About me
🌟 Currently
Currently at Recursion Pharmaceuticals, I build and deploy state-of-the-art machine learning pipelines to industrialize and accelerate drug discovery. This involves architecting scalable systems that handle massive datasets, developing predictive models for key biological properties, and ensuring the seamless integration of these tools into our R&D workflow. My role is to transform the entire drug discovery process into a data-driven, automated enterprise.
🎓 Academic Research Background
My research is dedicated to engineering the next generation of medicines by operating at the intersection of machine learning, computational biology, and high-throughput experimentation. My goal is to translate complex biological data into tangible therapeutic innovations.
🔬 Postdoctoral Fellowship at University of Toronto.
As a senior Postdoctoral Fellow in the Kim Lab, my work focused on designing novel protein therapeutics, commonly known as biologics. These molecules offer significant advantages over traditional drugs, including higher specificity, a broader range of targets, and enhanced safety. This research led to the successful filing of two patents, demonstrating the direct clinical and commercial potential of my work. One patent covers the design of novel proteins, while the other is for a peptide that represents a new therapeutic strategy for treating Parkinson’s disease.
My core strategy involved fusing computational structural biology with systems-level data. To achieve this, I applied and developed innovative high-throughput screening methods—such as the multireporter bacterial-two-hybrid (M2H) system, Phage-display, and pooled lentiviral screens—to map vast networks of protein-protein interactions. I then leveraged this wealth of data to build sophisticated predictive models with machine learning to design therapeutic candidates. These designed candidates were further polished and improved by applying free energy calculations to accurately predict mutation effects on peptide stability and affinity.
🔬 PhD Research
This predictive work is built upon a deep foundational understanding of biophysics from my PhD. During my doctoral studies, I applied molecular dynamics simulations and free-energy calculations to investigate the intricate details of protein structure and conformational equilibrium. A key project involved elucidating the complex dynamics of the Abl kinase, revealing how its function is modulated by allosteric interactions and providing me with hands-on experience in experimental validation techniques like calorimetry and spectroscopy.

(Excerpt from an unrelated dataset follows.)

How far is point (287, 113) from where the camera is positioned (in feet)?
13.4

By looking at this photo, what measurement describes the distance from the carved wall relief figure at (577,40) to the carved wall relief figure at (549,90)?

Bridging the gap between fundamental research and industrial application, my experience also includes working as a Scientific Data Manager at Almirall laboratories. There, I collaborated across departments to design and implement robust protocols for the preprocessing and digital storage of experimental data, which gave me a crucial perspective on the entire drug discovery pipeline.
Overall, my career tells a story of increasing scale and impact—from modeling the physics of a single protein to engineering entire biological systems. This unique combination of experience in biophysics, large-scale data analysis, and machine learning allows me to build the end-to-end strategies necessary to transform basic scientific discoveries into life-saving medicines.